▸ WHAT THE EXERCISE ASKS: Copy the entries below word for word, starting from the line with "Looking at the scene" up to and including the line with "62847 millimetres".

........

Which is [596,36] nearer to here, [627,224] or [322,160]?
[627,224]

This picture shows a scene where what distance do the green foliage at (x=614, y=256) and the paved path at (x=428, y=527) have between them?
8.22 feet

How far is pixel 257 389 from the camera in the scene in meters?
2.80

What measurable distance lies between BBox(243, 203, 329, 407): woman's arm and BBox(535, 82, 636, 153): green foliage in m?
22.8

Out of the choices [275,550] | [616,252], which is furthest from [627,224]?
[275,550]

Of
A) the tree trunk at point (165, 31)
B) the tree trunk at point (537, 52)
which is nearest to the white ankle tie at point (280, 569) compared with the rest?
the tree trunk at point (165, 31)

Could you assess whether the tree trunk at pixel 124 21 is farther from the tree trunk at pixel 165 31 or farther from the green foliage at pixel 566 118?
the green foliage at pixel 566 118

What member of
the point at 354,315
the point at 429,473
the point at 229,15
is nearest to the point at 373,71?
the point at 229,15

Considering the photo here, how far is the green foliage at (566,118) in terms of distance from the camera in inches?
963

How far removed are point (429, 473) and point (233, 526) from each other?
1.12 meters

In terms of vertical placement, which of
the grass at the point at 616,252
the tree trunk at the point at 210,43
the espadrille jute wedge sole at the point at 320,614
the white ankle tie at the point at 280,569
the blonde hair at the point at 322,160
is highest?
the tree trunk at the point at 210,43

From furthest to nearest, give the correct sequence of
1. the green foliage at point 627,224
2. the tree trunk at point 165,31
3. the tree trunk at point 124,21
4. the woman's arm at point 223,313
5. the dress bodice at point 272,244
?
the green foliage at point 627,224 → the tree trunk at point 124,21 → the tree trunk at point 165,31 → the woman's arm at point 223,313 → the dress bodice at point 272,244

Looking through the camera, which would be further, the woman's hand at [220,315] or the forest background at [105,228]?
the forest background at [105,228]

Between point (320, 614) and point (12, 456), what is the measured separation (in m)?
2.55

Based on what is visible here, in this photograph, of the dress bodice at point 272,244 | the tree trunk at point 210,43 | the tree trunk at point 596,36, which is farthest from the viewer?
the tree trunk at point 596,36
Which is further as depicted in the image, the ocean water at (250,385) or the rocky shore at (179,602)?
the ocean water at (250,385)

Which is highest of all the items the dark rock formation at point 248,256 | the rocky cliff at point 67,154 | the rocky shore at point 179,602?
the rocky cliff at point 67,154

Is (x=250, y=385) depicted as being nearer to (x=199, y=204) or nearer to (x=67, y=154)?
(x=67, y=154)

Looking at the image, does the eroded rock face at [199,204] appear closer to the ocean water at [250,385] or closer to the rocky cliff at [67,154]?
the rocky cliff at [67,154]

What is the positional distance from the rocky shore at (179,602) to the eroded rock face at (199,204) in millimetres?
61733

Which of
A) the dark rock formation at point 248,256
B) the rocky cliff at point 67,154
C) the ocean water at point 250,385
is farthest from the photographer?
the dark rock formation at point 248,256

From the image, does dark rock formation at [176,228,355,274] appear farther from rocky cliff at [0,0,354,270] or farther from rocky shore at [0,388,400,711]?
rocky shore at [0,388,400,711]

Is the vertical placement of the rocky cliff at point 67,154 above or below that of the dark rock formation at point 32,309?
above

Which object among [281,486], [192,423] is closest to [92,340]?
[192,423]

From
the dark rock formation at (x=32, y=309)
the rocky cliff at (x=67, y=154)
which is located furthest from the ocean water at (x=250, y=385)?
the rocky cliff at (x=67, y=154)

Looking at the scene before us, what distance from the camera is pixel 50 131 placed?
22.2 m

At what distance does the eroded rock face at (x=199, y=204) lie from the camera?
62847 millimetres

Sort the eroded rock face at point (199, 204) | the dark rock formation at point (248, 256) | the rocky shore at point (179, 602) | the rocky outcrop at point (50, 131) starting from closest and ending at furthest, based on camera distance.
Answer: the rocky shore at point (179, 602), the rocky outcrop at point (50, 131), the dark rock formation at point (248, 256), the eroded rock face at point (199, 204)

........

▸ TASK RESPONSE:
Looking at the scene before us, what distance from the camera is pixel 50 131 placed?
22.2 m

At what distance does the eroded rock face at (x=199, y=204) lie from the camera?
62847 millimetres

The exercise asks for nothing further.